=== Data for the task ===

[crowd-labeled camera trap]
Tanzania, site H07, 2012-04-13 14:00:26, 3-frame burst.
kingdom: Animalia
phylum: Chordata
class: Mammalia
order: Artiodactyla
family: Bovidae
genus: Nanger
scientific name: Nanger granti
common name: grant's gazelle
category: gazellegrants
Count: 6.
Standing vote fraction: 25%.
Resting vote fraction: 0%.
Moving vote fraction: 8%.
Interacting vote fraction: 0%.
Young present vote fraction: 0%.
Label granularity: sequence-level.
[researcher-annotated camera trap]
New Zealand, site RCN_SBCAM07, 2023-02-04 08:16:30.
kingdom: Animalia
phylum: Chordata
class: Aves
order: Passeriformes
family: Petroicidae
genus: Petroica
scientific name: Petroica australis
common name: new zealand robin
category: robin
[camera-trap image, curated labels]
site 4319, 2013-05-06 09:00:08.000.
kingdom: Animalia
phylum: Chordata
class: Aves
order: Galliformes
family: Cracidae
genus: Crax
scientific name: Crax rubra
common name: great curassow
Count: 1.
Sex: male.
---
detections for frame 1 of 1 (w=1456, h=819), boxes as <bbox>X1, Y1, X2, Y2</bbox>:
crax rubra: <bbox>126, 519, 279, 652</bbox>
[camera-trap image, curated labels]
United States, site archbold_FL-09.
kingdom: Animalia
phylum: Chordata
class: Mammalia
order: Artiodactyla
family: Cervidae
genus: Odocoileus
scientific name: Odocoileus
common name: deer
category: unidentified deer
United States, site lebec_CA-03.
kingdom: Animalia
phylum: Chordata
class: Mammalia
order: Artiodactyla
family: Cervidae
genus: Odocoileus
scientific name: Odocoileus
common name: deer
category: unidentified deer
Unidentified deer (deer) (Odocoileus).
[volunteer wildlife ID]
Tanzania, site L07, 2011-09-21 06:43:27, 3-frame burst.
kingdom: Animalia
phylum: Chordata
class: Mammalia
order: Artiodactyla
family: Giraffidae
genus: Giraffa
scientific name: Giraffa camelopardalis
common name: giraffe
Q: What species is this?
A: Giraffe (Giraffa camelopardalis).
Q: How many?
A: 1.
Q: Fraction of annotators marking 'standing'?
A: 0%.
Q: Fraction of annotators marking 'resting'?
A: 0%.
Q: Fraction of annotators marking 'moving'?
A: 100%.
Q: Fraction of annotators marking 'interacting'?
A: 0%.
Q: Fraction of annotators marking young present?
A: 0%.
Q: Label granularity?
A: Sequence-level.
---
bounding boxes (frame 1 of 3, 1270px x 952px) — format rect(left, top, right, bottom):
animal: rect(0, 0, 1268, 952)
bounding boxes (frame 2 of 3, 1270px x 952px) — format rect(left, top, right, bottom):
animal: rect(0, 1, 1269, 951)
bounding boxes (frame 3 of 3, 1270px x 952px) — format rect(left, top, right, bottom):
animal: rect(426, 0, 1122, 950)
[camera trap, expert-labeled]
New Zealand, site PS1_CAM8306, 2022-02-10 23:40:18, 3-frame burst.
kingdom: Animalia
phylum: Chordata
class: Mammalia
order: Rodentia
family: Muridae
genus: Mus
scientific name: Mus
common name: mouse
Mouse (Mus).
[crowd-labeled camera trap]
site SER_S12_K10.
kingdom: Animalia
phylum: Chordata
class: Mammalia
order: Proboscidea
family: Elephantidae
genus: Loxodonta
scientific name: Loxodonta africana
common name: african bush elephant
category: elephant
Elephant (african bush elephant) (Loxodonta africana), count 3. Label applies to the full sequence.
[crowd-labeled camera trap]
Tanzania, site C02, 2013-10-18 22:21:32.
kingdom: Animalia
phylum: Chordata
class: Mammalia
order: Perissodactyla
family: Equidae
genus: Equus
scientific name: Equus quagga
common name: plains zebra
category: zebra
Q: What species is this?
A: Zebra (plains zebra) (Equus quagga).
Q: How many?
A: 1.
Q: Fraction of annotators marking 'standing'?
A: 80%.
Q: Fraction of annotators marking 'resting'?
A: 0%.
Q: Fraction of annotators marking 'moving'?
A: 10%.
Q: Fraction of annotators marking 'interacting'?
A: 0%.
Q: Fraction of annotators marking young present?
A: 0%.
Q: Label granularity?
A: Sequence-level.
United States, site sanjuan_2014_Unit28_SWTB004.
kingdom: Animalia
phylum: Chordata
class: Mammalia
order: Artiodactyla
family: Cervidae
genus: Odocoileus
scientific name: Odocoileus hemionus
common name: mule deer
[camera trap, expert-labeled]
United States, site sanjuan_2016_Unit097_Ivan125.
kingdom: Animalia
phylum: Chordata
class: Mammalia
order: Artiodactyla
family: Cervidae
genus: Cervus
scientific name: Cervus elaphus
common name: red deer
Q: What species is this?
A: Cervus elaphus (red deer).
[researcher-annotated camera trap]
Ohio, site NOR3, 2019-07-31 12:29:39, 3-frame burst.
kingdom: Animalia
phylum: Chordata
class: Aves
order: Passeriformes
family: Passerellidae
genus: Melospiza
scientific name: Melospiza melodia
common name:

===

Activity →
Write out the lines from the one containing "United States, site sanjuan_2016_Unit097_Ivan125." through the last line of the records above. Include both of those lines and nothing else.

The completed task →
United States, site sanjuan_2016_Unit097_Ivan125.
kingdom: Animalia
phylum: Chordata
class: Mammalia
order: Artiodactyla
family: Cervidae
genus: Cervus
scientific name: Cervus elaphus
common name: red deer
Q: What species is this?
A: Cervus elaphus (red deer).
[researcher-annotated camera trap]
Ohio, site NOR3, 2019-07-31 12:29:39, 3-frame burst.
kingdom: Animalia
phylum: Chordata
class: Aves
order: Passeriformes
family: Passerellidae
genus: Melospiza
scientific name: Melospiza melodia
common name:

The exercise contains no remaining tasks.